L'effetto Chiara Ferragni agli Uffizi tra polemiche e un numero maggiore di giovani visitatori al museo nel fine settimana.
Con oltre 4mila musei, 6mila aree archeologiche, 85mila chiese soggette a tutela, 40mila dimore storiche e 54 siti Unesco, l’Italia possiede un patrimonio culturale unico al mondo. Affinché venga valorizzato in modo corretto servono non solo risorse economiche ma anche risorse umane, organizzative, di marketing, affinché la ricchezza generata dal bene torni al territorio. I beni culturali necessitano di tutela e valorizzazione non solo tramite la manutenzione e il restauro delle opere stesse, ma anche attraverso interventi indiretti volti a promuoverne la conoscenza e a sensibilizzare l’opinione pubblica. In un periodo delicato come quello che stiamo vivendo, in cui l’Italia perde quasi 31 milioni di turisti stranieri e circa un museo su otto rischia la chiusura, quest’ultima attività diventa ancora più importante non solo per incentivare la ripresa economica del settore favorendo lo sviluppo del famoso “turismo di prossimità”, ma anche per raggiungere un target , quello dei giovanissimi, troppo spesso ignorato quando si parla di valorizzazione e promozione dei beni culturali. Sembra essere questa, dunque, la motivazione alla base dell’operazione di co-marketing che negli scorsi giorni ha visto Chiara Ferragni posare per un servizio di Vogue Hong Kong all’interno della Galleria degli Uffizi di Firenze – invitando i suoi follower a visitare «uno dei musei più belli al mondo» a detta dell’ influencer – e che ha suscitato non poche critiche da parte della Rete e di noti personaggi pubblici dal mondo dell’arte e della cultura.

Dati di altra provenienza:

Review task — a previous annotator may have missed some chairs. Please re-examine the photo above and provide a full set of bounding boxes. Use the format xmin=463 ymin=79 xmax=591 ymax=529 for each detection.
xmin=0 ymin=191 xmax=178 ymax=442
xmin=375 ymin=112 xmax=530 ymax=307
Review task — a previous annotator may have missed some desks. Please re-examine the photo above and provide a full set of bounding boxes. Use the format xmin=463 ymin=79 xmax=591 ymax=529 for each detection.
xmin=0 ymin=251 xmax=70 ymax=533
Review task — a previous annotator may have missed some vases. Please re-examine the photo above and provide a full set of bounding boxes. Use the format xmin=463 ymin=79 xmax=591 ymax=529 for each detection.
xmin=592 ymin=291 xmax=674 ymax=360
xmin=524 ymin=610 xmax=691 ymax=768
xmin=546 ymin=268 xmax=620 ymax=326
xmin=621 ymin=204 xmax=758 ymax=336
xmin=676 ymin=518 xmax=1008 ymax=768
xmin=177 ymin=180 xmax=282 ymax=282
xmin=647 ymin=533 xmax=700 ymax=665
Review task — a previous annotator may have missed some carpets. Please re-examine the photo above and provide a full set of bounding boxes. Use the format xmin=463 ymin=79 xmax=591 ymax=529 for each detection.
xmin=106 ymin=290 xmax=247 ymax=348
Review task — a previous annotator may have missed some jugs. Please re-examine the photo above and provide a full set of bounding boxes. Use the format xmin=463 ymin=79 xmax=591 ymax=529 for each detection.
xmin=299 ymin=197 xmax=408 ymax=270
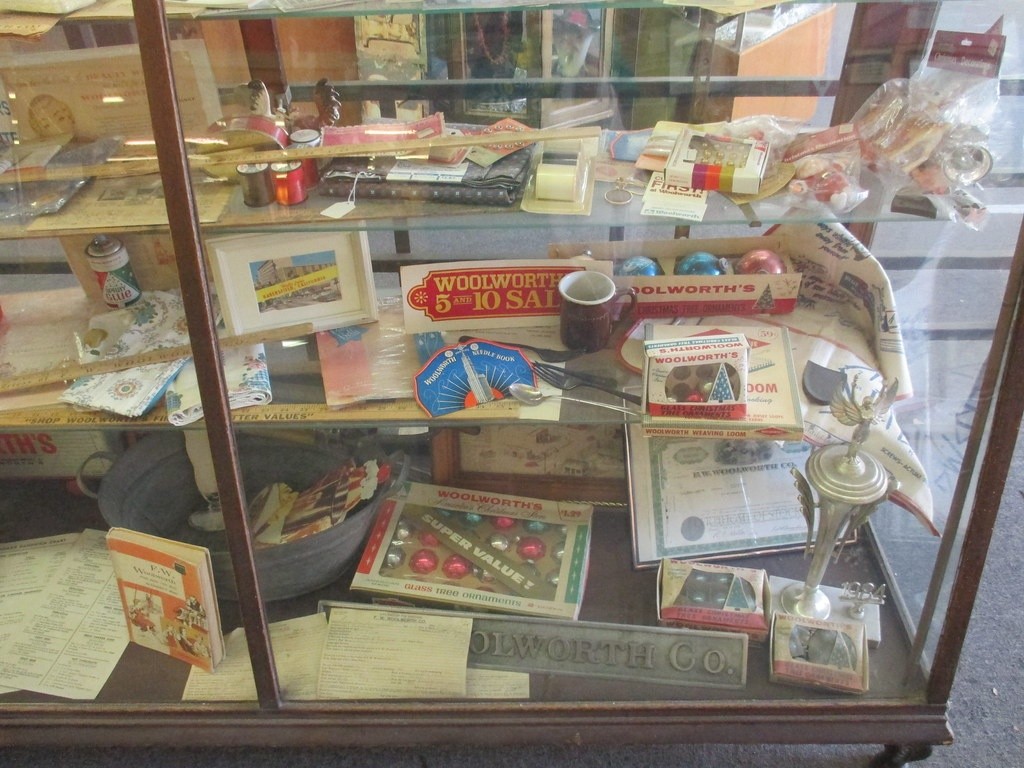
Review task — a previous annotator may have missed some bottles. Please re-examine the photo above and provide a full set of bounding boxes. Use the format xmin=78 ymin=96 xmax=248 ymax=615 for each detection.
xmin=84 ymin=233 xmax=142 ymax=311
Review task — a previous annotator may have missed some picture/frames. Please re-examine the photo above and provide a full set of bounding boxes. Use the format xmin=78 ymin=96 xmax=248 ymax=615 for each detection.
xmin=622 ymin=386 xmax=858 ymax=570
xmin=203 ymin=219 xmax=379 ymax=335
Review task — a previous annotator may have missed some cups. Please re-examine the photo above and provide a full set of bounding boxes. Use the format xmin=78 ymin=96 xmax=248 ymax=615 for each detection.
xmin=557 ymin=270 xmax=637 ymax=354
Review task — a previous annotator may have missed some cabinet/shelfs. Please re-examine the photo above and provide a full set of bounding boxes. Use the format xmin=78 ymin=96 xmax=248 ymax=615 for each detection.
xmin=0 ymin=0 xmax=1024 ymax=768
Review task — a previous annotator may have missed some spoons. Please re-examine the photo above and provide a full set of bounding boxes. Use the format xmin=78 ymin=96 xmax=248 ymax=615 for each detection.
xmin=509 ymin=383 xmax=641 ymax=419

Chiara Ferragni agli uffizi “come la venere di botticelli”
A scatenare la polemica è stato un post pubblicato sull’account Instagram del museo, che immortala la nota influencer davanti alla “Nascita di Venere” di Sandro Botticelli e che la definisce una «divinità contemporanea nell’era dei social», paragonandola così a Simonetta Vespucci, la nobildonna genovese musa del famoso pittore rinascimentale.
L’idea alla base del post sembra essere in linea con la strategia di comunicazione della galleria fiorentina e con la vision del direttore Eike Schmidt (che ha accompagnato personalmente la nota influencer durante la visita e il servizio fotografico). Con oltre 470mila follower il museo, infatti, non solo è presente su diversi canali social, ma utilizza tali piattaforme per adattare sapientemente contenuti e tone of voice a diversi target di riferimento (non a caso la Galleria degli Uffizi è stato il primo museo italiano a fare una diretta su TikTok).

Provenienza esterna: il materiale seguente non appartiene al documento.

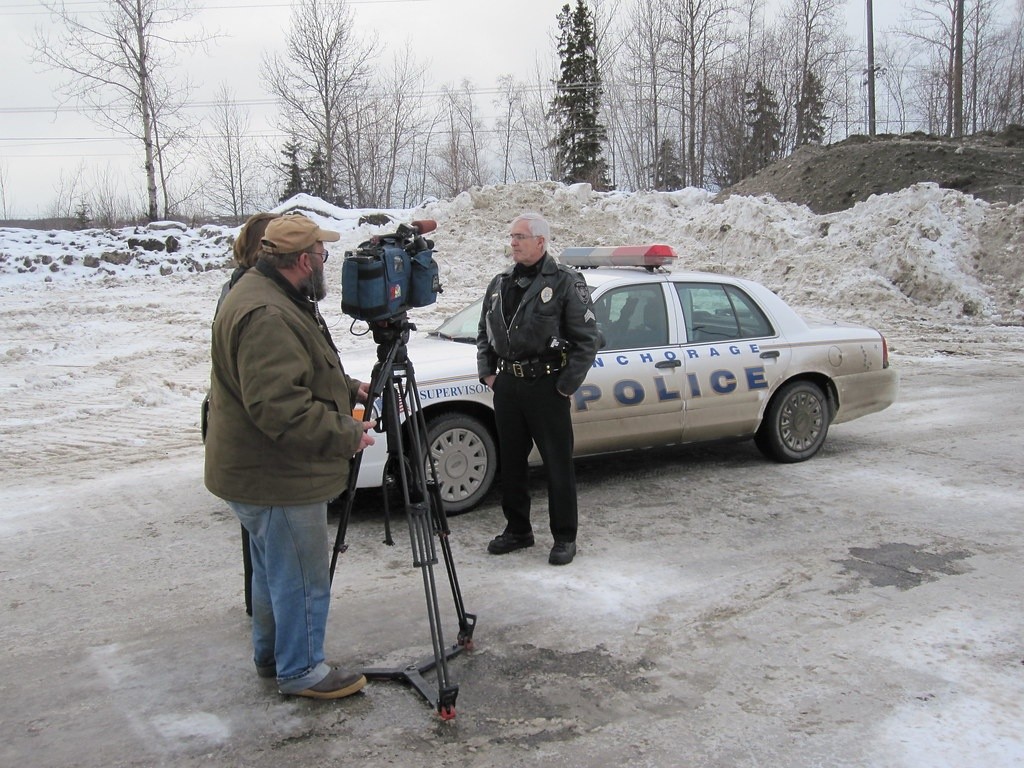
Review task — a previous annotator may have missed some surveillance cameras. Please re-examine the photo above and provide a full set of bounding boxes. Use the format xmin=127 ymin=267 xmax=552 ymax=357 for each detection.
xmin=344 ymin=235 xmax=442 ymax=318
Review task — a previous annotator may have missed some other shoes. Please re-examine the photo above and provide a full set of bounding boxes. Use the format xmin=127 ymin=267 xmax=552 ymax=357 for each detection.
xmin=293 ymin=669 xmax=367 ymax=699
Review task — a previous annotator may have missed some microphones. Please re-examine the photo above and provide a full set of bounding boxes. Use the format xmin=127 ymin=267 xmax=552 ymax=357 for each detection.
xmin=412 ymin=220 xmax=437 ymax=234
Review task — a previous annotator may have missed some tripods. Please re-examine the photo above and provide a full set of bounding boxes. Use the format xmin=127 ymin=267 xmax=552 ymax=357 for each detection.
xmin=325 ymin=321 xmax=479 ymax=716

Chiara ferragni agli uffizi: la Polemica
Ad accogliere Chiara Ferragni agli Uffizi e i suoi 20,5 milioni di follower sono state, dunque, numerose polemiche che hanno diviso in due l’opinione pubblica tra chi attacca l’influencer e chi invece ne apprezza il ruolo come testimonial del turismo culturale italiano nel mondo.

Commenti a confronto dall’account Instagram di Chiara Ferragni e della Galleria degli Uffizi di Firenze.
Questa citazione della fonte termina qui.